Pursuant to the Cohen Exchange Agreement, Mr. Cohen exchanged all 1,000,000 shares of the Series A Preferred Stock of the Company which
he held (the “Cohen Series A Shares”), with the Company (which Cohen Series A Shares were then cancelled, prior to
being reissued to the Seller as New Series A Shares, as discussed above), for (a) all of the issued and outstanding membership interests
held by the Company in Epiq Scripts, LLC, a Texas limited liability company (“Epiq Scripts”)(representing 51% of Epiq
Scripts)(the “Epiq Scripts Interests”); (b) all cash payments paid to the Company in the future as a Royalty Payment
(as defined in the Royalty Agreement (defined below)) pursuant to that certain Royalty Agreement dated June 30, 2022, by and between
Epiq MD, Inc. a Nevada corporation (“Epiq MD”) and the Company (the “Royalty Agreement” and the
“Royalty Payments”); (c) all proceeds that the Company receives from any sale of the equity of ZipDoctor, Inc., a
Texas corporation (the “Zipdoctor Consideration”); and (d) the rights to all debt owed to the Company from Epiq Scripts,
in the amount of approximately $850,000 (the “Epiq Scripts Debt”).
Pursuant
to the Cohen Exchange Agreement, the Company also agreed to pay all Royalty Payments to Mr. Cohen within five days of its receipt thereof
and that any amount of the Royalty Payments not paid when due will accrue interest at the rate of the lesser of (a) 18% per annum; and
(b) the highest rate allowable pursuant to law, until paid in full (as applicable, (a) or (b), the “Default Rate”).
The
Cohen Exchange Agreement requires the Company keep accurate and complete records and books of account concerning all transactions relating
to the Royalty Payments, which are subject to examination, inspection, copying, or audit by Mr. Cohen or his representatives. In the
event any such inspection reveals that Mr. Cohen has been underpaid by more than five percent, the Company is required to reimburse Mr.

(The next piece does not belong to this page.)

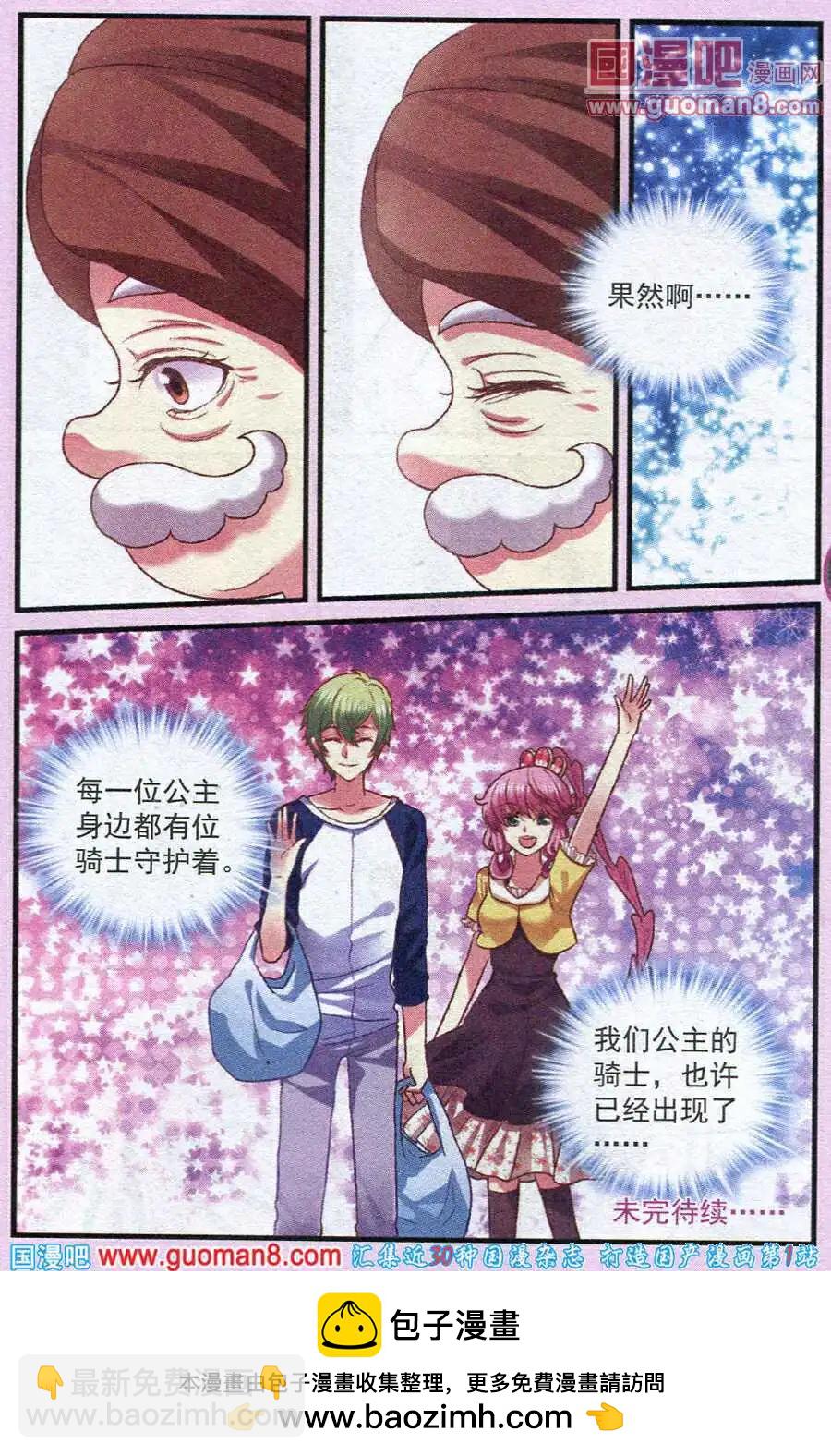 第6话 公主的骑士-第6话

Cohen for all costs and expenses incurred in connection with such inspection and the Company is required to promptly pay Mr. Cohen any
amounts due, plus interest at the Default Rate, from the original date due.
The
Company also agreed pursuant to the Cohen Exchange Agreement that without the prior written approval of Mr. Cohen, (a) the Company would
not amend the terms of, agree to amend any of the terms of, the Royalty Agreement; (b) waive any obligation of, Epiq MD, under the Royalty
Agreement; or (c) waive, release or amend the Epiq Scripts Debt.
The
Cohen Exchange Agreement has an effective date of February 15, 2023, and the transactions contemplated by the Cohen Exchange Agreement
closed on February 15, 2023.
The
Cohen Exchange Agreement includes representations and warranties, and covenants of the parties customary for a transaction of this nature
and size.
Cohen
Consulting Agreement
On
February 15, 2023, we and Cycle Energy entered into a Consulting Agreement with Cohen Enterprises, Inc., which is owned by Mr. Cohen
(“Cohen Enterprises”). Pursuant to the Consulting Agreement, Cohen Enterprises agreed to provide consulting and general
business advisory services as reasonably requested by the Company during the term of the agreement, which was for six months, unless
otherwise earlier terminated due to breach of the agreement by either party, and the failure to cure such breach 30 days after written
notice thereof. In consideration for agreeing to provide the services under the agreement, the Company agreed to pay $12,500 per month.
The agreement contains customary confidentiality, non-solicitation provisions and Company indemnification obligations and further limits
Cohen Enterprise’s liability under the agreement to $50,000, except for damages due to fraud, gross negligence or willful misconduct.
*
* * * *
The
foregoing description of the Exchange Agreement, First Amendment, Cohen Exchange Agreement and Consulting Agreement, is only a summary
and is not complete, and is qualified in its entirety by reference to the Exchange Agreement, First Amendment, Cohen Exchange Agreement
and Consulting Agreement, copies of which are attached hereto as Exhibits 2.1, 2.2, 2.3, and 10.1, respectively,
to this Current Report on Form 8-K and incorporated into this Item 1.01 in their entirety by reference.